Jesteśmy obecni w sklepach cyfrowych, ale nie promujemy tego intensywnie, bo dostawy do indywidualnych domów nie są ekologiczne – to przecież oznacza zużycie energii i emisję dwutlenku węgla.

Przedostatnie pytanie, z zupełnie innej beczki: skąd w logotypie firmy wzięła się czerwona żaba w koronie? Zresztą marka Frosch znaczy po niemiecku „żaba”, choć na niej żabka jest zielona i niekoronowana.
Sami do końca nie wiemy. Książę zaklęty w żabę to częsty motyw w niemieckich bajkach. Żaba ma błyszczącą  skórę, kojarzy się z wodą i czystością. Nasza firma powstała w 1867 r., a wizerunek żabki pojawił się w 1903 r. na wprowadzonej dwa lata wcześniej linii pasty do butów.
Te produkty dobrze konserwowały skórę, w odróżnieniu od wcześniejszych. I tak żaba stała się naszym symbolem.

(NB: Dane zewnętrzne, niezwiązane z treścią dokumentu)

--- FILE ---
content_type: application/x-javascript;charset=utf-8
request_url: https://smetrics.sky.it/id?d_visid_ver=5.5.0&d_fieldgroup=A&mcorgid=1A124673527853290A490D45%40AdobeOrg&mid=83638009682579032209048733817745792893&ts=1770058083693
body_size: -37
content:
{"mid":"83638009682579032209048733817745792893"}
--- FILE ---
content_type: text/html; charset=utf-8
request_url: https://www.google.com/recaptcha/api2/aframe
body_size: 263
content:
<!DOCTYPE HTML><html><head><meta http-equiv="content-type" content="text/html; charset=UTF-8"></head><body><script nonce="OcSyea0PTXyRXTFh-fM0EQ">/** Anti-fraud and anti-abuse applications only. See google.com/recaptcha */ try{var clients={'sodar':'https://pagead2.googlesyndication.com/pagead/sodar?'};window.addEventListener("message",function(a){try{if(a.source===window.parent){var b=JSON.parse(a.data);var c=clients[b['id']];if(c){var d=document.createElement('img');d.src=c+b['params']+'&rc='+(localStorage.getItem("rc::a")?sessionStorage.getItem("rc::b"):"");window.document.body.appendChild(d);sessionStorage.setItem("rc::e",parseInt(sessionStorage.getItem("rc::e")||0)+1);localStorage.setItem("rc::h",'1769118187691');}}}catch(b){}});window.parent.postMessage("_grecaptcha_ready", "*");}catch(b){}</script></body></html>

Czyli Werner & Mertz jest firmą rodzinną – reprezentuje pan już czwarte pokolenie jej właścicieli i liderów. Czy chciałby pan, by jego dzieci przejęły rodzinny biznes w przyszłości?
Za wcześnie, by o tym myśleć. Moja 10-letnia córka i 8-letni syn mają jeszcze dużo czasu, by pomyśleć o zawodowej przyszłości. Muszą najpierw zobaczyć i zrozumieć, z czym ta praca i cała nasza filozofia się wiąże.
Dzieci bardziej biorą sobie do serca to, co widzą, niż to, co im się mówi.

____________________________________________________________________________________________________________________________________________________

KIEDYŚ I DZIŚ
Historia firmy Werner & Mertz sięga 1867 r., gdy bracia Wernerowie założyli w Moguncji niedaleko Frankfurtu fabrykę środków do woskowania. W 1901 r. powstała marka Erdal, na której dwa lata później pojawiła się słynna czerwona żaba w koronie – obecny symbol firmy. W 1953 r. wybudowano drugi zakład w austriackim Salzburgu. To tam produkowane są pasty do butów (także pod marką Búfalo, obecną m.in. w Hiszpanii i Polsce) oraz kosmetyki – delikatne mydła w płynie. W ciągu 2-5 lat produkcja tych ostatnich ma zostać przeniesiona do Moguncji.
Obecnie firma ma 400 mln euro rocznych obrotów i produkuje rocznie 200 mln sztuk produktów pod markami Frosch (także z brandami Oase, Baby i Reine Pflege), Emsal, BionicDry, Rorax oraz profesjonalnymi markami Tana i Green Care.
Reinhard Schneider, obecny właściciel i prezes spółki reprezentuje czwarte pokolenie właścicieli. Od 1993 roku zasiadał w radzie nadzorczej firmy, a od 2000 r. jest jej prezesem. Wcześniej przez sześć lat pracował – głównie jako product manager – w szwajcarskim Nestlé, największej firmie FMCG świata.